● Activity: Please rewrite the lines as a numbered list, starting at the first line and ending at the line containing "What percentage of Water/Wastewater". Include only those lines, and leave out any blank ones.

--- Materials provided Enclosed Below ---

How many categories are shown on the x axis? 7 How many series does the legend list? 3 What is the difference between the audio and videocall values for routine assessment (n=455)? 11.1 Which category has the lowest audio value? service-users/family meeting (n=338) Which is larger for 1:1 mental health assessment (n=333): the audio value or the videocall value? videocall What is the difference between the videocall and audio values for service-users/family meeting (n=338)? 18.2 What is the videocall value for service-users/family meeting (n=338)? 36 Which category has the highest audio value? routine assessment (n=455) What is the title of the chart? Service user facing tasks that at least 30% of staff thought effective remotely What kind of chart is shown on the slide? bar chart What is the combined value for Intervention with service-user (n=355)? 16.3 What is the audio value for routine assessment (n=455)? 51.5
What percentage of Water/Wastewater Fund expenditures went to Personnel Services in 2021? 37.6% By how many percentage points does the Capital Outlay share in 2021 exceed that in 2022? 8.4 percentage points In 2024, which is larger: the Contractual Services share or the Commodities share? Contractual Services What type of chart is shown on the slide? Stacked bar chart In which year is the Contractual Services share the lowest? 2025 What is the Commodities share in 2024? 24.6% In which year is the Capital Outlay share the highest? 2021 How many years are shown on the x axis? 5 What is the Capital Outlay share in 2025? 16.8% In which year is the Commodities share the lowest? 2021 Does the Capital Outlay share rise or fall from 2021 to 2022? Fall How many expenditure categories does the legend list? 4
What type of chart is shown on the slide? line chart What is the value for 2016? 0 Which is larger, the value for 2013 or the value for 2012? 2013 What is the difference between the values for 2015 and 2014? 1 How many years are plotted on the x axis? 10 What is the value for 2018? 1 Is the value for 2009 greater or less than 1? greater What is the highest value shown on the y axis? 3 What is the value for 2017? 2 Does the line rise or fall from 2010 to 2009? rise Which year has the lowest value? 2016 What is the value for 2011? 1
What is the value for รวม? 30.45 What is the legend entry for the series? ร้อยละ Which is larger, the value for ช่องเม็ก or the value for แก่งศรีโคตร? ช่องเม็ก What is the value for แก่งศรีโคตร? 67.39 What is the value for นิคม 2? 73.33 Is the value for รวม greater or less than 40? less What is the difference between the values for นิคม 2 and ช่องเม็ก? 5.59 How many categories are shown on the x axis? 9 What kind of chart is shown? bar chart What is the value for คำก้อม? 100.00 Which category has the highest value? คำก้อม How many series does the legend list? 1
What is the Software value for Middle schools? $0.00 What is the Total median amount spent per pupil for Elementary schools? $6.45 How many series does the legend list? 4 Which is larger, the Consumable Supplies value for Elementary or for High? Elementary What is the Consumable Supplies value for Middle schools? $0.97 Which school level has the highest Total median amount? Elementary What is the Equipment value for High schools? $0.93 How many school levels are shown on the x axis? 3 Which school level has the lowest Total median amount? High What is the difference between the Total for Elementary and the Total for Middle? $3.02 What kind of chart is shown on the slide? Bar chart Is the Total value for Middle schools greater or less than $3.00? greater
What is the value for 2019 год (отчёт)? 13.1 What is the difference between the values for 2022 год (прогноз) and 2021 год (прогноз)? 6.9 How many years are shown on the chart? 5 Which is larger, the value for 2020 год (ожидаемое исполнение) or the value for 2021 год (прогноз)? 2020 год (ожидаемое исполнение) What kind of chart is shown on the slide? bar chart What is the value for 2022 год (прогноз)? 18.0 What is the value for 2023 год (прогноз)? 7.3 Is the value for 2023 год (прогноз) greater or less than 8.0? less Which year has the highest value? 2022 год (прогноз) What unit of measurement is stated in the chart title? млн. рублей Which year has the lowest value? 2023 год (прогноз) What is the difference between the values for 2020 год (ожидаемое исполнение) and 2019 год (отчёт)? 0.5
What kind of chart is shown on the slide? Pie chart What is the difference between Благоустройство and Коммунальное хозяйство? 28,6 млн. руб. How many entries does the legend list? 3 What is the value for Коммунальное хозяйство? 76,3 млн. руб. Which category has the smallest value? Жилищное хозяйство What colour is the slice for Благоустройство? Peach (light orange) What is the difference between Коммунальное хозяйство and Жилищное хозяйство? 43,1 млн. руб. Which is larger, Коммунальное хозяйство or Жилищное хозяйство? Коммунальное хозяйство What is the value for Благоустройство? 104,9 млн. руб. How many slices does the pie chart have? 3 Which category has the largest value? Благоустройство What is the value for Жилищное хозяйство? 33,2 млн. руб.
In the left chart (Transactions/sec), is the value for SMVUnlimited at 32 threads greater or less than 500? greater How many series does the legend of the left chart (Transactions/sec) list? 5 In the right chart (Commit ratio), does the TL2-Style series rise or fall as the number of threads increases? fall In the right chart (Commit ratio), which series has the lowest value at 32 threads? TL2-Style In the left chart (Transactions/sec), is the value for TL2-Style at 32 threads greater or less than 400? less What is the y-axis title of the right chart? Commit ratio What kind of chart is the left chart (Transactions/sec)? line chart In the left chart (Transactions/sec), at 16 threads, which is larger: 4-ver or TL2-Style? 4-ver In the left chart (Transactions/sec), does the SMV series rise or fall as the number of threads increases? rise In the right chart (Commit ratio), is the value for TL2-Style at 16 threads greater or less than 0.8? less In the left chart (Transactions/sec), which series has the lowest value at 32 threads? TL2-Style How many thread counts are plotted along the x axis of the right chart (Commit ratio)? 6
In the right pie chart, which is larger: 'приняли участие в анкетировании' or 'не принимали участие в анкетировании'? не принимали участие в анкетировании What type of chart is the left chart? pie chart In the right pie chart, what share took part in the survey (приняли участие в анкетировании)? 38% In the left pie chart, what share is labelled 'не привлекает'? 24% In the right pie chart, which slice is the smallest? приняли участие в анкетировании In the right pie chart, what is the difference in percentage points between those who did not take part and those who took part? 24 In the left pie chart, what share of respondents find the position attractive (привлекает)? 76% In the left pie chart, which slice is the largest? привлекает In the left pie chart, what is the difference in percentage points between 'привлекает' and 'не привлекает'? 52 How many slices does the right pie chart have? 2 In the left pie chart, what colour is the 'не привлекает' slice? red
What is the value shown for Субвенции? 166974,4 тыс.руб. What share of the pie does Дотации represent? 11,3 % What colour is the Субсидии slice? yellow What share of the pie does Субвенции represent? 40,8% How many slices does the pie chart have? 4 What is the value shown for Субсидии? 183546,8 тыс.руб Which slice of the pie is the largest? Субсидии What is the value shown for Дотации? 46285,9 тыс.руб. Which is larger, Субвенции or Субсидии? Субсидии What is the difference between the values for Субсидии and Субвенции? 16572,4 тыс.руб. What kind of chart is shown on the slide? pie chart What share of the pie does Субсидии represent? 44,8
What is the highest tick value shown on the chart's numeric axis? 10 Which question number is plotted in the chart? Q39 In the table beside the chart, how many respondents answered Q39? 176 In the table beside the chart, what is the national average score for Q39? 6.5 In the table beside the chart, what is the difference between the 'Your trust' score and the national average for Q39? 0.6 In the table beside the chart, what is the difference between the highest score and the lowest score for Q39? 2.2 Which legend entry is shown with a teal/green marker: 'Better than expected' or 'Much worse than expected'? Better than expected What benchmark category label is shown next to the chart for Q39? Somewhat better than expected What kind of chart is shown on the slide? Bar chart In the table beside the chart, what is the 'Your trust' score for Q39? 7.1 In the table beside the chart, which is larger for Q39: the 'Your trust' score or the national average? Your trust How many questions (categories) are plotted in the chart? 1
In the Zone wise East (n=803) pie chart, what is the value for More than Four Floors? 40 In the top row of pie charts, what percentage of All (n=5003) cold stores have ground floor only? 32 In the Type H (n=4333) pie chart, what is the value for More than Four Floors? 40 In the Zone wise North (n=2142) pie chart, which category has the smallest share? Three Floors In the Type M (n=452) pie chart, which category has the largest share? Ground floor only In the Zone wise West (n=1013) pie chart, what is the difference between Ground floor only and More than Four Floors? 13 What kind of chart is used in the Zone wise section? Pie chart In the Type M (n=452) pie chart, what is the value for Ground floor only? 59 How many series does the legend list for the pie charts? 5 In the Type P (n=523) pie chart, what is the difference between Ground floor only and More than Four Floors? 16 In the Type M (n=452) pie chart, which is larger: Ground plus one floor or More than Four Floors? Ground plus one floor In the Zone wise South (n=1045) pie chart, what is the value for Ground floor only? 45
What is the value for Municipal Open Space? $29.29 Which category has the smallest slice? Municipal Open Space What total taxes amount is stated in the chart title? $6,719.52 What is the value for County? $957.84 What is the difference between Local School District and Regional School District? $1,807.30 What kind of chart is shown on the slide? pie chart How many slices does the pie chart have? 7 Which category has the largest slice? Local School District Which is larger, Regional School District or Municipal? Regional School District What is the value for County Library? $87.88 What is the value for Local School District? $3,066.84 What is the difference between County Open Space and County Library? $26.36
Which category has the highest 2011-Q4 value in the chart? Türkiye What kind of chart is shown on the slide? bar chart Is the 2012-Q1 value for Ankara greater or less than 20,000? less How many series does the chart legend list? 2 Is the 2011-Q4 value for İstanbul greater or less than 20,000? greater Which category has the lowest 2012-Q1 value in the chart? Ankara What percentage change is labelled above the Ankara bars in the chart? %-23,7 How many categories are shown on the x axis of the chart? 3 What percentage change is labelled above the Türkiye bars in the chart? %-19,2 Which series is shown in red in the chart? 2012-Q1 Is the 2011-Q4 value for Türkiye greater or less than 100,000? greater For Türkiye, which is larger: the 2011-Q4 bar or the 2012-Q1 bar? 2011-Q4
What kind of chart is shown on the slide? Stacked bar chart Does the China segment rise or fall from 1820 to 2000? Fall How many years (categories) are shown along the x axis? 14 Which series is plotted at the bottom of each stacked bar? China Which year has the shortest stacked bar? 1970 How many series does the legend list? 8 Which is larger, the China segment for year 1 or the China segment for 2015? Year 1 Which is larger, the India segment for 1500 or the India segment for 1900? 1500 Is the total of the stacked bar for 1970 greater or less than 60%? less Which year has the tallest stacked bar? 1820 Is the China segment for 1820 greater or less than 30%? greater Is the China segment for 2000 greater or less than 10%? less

--- End of Enclosed Materials provided ---

● Solution for this exercise:
1. How many categories are shown on the x axis? 7 How many series does the legend list? 3 What is the difference between the audio and videocall values for routine assessment (n=455)? 11.1 Which category has the lowest audio value? service-users/family meeting (n=338) Which is larger for 1:1 mental health assessment (n=333): the audio value or the videocall value? videocall What is the difference between the videocall and audio values for service-users/family meeting (n=338)? 18.2 What is the videocall value for service-users/family meeting (n=338)? 36 Which category has the highest audio value? routine assessment (n=455) What is the title of the chart? Service user facing tasks that at least 30% of staff thought effective remotely What kind of chart is shown on the slide? bar chart What is the combined value for Intervention with service-user (n=355)? 16.3 What is the audio value for routine assessment (n=455)? 51.5
2. What percentage of Water/Wastewater Fund expenditures went to Personnel Services in 2021? 37.6% By how many percentage points does the Capital Outlay share in 2021 exceed that in 2022? 8.4 percentage points In 2024, which is larger: the Contractual Services share or the Commodities share? Contractual Services What type of chart is shown on the slide? Stacked bar chart In which year is the Contractual Services share the lowest? 2025 What is the Commodities share in 2024? 24.6% In which year is the Capital Outlay share the highest? 2021 How many years are shown on the x axis? 5 What is the Capital Outlay share in 2025? 16.8% In which year is the Commodities share the lowest? 2021 Does the Capital Outlay share rise or fall from 2021 to 2022? Fall How many expenditure categories does the legend list? 4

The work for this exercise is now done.